Directive> Count the lines in the data below that contain the word "options". Reply with the number only.

Records provided>

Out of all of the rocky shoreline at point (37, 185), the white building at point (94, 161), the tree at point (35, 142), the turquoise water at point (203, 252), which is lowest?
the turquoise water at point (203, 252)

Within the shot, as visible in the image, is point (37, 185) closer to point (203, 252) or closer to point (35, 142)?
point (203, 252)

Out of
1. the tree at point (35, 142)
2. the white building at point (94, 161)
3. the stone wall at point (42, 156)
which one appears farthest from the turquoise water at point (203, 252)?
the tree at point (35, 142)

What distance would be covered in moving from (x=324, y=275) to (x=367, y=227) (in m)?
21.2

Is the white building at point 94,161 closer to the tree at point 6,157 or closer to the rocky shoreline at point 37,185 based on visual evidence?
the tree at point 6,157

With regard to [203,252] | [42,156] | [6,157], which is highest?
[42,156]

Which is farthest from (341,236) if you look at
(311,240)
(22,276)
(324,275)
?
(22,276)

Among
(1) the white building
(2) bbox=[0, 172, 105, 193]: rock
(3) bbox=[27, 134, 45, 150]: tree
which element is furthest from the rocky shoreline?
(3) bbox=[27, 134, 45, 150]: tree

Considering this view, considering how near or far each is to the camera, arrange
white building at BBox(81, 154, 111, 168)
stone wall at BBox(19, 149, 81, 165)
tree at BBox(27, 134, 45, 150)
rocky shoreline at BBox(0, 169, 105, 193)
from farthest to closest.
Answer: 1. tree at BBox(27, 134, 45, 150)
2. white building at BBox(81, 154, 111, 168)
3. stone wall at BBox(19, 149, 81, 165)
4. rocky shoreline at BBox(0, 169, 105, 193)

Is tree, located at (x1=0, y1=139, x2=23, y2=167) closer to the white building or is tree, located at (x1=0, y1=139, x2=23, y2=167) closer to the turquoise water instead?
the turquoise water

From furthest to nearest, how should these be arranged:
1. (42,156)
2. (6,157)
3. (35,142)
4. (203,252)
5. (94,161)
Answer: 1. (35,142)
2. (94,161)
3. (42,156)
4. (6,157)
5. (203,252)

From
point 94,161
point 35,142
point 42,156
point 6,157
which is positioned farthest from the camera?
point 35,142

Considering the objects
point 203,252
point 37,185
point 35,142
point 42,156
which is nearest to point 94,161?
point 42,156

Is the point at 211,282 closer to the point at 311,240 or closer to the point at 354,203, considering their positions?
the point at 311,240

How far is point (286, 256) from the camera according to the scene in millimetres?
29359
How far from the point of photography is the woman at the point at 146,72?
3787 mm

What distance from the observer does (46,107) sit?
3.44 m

==

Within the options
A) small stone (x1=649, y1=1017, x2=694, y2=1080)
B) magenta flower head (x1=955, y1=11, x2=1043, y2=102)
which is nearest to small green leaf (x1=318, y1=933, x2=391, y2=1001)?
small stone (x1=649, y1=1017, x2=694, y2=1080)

--

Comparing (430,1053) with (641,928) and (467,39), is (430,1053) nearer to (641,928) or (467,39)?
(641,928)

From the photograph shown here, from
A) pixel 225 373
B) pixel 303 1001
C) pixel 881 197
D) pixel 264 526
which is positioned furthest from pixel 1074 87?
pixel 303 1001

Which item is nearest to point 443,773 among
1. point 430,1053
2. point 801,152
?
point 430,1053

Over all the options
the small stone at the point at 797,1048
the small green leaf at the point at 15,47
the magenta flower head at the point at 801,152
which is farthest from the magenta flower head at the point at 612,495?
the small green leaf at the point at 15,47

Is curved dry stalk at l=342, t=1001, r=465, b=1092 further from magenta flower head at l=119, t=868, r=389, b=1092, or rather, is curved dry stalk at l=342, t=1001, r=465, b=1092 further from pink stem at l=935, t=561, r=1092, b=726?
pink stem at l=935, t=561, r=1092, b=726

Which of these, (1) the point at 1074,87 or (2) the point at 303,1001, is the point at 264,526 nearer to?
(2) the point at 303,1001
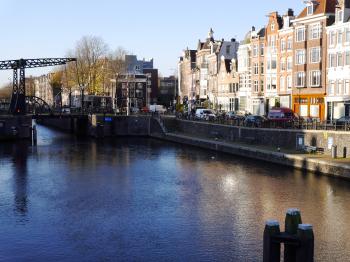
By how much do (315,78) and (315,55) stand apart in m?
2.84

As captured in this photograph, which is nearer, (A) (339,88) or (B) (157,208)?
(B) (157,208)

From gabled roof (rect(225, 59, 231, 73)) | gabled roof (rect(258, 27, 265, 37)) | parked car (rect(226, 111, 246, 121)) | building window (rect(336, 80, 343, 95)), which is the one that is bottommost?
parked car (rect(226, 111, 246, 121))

Correct answer> 2